> [Zadania do wykonania]:
1. Jaką pozycję w Ruchu zajmuje Filip Starzyński według tekstu?
2. Przepisz fragment tekstu od "Czuję wewnętrzną satysfakcję." do "zmazać tę plamę." włącznie, zamieniając "nagrodę" na "wyróżnienie".
---------- Tekst
Czuję wewnętrzną satysfakcję. Traktowałem tę szansę debiutu na Stadionie Śląskim jako nagrodę za drogę, którą ostatnio przeszedłem. Fajny jest jej happy end. Chwil zwątpienia było bardzo dużo. Więcej było emocji negatywnych niż pozytywnych. Przyświecał mi cel i teraz możemy się cieszyć.
Filip Starzyński (pomocnik Ruchu):
- Interwencja Kuby dodała nam wiary i nas trochę zmobilizowała, chociaż uważam, że wyszliśmy nieźle od początku i w zasadzie była to pierwsza akcja Korony. Nie mogą mi się jednak takie rzeczy przydarzać i powinienem się lepiej ustawić w polu karnym. Fajnie, że udało nam się w miarę szybko zrehabilitować po meczu z Wisłą, ale potrzebujemy jeszcze trochę wygranych, żeby zmazać tę plamę.
Miłosz Trojak (obrońca Korony):
- Jeżeli nie strzela się dwóch karnych, to ciężko myśleć o zwycięstwie. Pierwsza połowa całkowicie przespana, mocne słowa padły w szatni, bo to wyglądało tak, jakbyśmy wyszli sobie pograć na orliku. Boli ta przegrana, bo chcieliśmy spełnić swoje marzenie, jakim była gra na narodowym. Mieliśmy swoje sytuacje, ale nie wpadło. Naszą siłą była zawsze gra na zero z tyłu, a dzisiaj dwie łatwo stracone bramki. Pierwsza po stałym fragmencie, gdzie zostaliśmy zablokowani, a uczulaliśmy się na to. Przed nami jeszcze cała runda i skupiamy się na lidze.
W Chorzowie serce bije mocniej i szkoda, że nie udało się tu wygrać. Fajny tu miałem czas, ale teraz już jestem w Koronie. Boli ta porażka, bo myślałem, że z tą drużyną jesteśmy w stanie powalczyć o narodowy. Wygrał Ruch i należą się gratulacje.
--------------------
---------- Wyciąg danych
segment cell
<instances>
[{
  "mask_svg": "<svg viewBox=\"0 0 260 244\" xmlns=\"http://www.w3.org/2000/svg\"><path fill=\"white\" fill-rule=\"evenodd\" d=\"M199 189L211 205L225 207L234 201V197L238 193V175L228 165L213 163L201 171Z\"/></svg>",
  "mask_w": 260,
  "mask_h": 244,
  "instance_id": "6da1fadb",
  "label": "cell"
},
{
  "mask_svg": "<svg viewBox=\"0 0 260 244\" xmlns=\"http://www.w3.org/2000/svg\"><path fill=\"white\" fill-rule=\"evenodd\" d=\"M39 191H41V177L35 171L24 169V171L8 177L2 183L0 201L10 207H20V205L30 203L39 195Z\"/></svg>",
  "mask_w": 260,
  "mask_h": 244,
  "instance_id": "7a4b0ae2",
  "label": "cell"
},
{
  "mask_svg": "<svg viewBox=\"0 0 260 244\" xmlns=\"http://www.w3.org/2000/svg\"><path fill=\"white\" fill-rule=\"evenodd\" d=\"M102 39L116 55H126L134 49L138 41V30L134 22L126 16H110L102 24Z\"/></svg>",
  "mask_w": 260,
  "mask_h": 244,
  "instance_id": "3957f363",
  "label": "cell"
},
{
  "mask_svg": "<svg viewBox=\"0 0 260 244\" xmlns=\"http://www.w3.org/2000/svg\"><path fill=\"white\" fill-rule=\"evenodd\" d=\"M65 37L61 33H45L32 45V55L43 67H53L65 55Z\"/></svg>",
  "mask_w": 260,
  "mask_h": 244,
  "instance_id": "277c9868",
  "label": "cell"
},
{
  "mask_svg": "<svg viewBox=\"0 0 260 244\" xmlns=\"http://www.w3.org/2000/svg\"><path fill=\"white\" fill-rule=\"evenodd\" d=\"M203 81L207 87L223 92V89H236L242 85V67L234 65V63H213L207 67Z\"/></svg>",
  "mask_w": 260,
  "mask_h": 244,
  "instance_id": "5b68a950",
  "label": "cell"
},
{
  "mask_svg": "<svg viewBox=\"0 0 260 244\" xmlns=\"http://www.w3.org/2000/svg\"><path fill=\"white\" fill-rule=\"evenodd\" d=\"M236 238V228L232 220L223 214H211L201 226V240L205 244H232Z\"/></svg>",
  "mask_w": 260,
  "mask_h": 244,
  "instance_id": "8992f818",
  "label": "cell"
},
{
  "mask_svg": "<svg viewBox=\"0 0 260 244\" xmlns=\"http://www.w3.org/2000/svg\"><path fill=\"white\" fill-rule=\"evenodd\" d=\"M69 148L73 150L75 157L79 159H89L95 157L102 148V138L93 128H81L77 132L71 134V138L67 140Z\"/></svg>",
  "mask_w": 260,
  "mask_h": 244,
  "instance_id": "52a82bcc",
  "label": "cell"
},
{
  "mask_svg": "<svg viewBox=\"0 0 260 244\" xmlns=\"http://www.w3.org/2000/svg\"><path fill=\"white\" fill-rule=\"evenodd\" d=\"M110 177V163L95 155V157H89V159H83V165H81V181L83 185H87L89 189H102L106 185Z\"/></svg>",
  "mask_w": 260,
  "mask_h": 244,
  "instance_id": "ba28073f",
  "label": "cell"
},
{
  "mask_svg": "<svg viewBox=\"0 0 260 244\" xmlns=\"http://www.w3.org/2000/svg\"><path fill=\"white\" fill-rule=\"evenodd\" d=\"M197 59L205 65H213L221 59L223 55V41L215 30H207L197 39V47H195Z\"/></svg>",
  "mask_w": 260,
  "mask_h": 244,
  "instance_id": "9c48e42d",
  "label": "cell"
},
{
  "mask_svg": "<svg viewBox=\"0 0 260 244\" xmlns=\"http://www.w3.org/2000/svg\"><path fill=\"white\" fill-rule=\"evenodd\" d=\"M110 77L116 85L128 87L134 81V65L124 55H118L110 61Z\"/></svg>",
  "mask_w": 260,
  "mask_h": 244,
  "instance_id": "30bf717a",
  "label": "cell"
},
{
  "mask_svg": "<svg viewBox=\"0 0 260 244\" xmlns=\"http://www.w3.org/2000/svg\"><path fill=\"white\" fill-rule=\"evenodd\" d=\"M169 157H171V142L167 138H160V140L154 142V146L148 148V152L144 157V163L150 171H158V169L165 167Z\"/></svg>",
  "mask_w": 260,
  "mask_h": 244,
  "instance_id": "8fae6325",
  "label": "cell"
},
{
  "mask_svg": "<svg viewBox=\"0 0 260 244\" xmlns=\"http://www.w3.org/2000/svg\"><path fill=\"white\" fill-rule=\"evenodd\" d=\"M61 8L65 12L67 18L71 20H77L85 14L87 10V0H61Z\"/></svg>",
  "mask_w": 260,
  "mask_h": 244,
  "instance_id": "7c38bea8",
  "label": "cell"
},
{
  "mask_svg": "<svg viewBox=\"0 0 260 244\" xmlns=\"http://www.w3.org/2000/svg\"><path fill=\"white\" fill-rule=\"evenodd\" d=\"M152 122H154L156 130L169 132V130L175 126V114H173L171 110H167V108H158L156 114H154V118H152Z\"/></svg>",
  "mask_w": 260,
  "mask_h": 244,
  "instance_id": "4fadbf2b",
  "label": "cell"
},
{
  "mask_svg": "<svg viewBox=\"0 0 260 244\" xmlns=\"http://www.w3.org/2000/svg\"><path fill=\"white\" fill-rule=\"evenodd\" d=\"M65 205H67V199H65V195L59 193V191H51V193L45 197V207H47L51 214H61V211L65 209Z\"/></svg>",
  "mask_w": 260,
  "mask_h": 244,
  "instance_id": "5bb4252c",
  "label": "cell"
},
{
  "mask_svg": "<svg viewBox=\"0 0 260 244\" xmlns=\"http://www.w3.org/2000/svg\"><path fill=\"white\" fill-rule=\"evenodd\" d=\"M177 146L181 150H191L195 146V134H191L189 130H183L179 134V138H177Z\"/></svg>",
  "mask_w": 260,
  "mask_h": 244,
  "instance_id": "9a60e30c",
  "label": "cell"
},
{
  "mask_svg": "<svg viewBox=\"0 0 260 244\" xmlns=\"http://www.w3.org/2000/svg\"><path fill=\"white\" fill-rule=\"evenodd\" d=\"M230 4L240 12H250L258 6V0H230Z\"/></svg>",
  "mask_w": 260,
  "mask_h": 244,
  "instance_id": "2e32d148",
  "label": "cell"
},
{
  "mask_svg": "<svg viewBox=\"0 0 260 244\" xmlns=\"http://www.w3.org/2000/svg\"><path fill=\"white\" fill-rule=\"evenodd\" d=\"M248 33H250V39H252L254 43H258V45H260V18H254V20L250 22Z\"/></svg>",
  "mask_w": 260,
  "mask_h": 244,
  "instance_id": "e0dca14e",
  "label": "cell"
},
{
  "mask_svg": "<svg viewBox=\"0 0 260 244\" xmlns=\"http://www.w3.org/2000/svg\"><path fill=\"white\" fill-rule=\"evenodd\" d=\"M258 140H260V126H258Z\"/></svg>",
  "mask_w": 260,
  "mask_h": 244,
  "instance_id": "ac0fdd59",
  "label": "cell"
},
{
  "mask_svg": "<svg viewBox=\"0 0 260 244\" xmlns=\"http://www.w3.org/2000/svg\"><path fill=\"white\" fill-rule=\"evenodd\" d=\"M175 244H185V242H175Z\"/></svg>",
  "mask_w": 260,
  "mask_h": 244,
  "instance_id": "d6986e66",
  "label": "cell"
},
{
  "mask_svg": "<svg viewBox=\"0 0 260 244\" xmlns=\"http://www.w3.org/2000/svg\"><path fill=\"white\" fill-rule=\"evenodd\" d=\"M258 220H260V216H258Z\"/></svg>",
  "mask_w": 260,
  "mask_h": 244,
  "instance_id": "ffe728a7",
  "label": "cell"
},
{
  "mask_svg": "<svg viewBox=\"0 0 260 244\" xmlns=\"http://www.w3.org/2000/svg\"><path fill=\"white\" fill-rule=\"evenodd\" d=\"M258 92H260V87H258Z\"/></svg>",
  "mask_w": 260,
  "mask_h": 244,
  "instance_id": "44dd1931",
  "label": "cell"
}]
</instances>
--------------------
> [Rozwiązania zadań]:
1. Jest pomocnikiem Ruchu.

2.
Czuję wewnętrzną satysfakcję. Traktowałem tę szansę debiutu na Stadionie Śląskim jako wyróżnienie za drogę, którą ostatnio przeszedłem. Fajny jest jej happy end. Chwil zwątpienia było bardzo dużo. Więcej było emocji negatywnych niż pozytywnych. Przyświecał mi cel i teraz możemy się cieszyć.
Filip Starzyński (pomocnik Ruchu):
- Interwencja Kuby dodała nam wiary i nas trochę zmobilizowała, chociaż uważam, że wyszliśmy nieźle od początku i w zasadzie była to pierwsza akcja Korony. Nie mogą mi się jednak takie rzeczy przydarzać i powinienem się lepiej ustawić w polu karnym. Fajnie, że udało nam się w miarę szybko zrehabilitować po meczu z Wisłą, ale potrzebujemy jeszcze trochę wygranych, żeby zmazać tę plamę.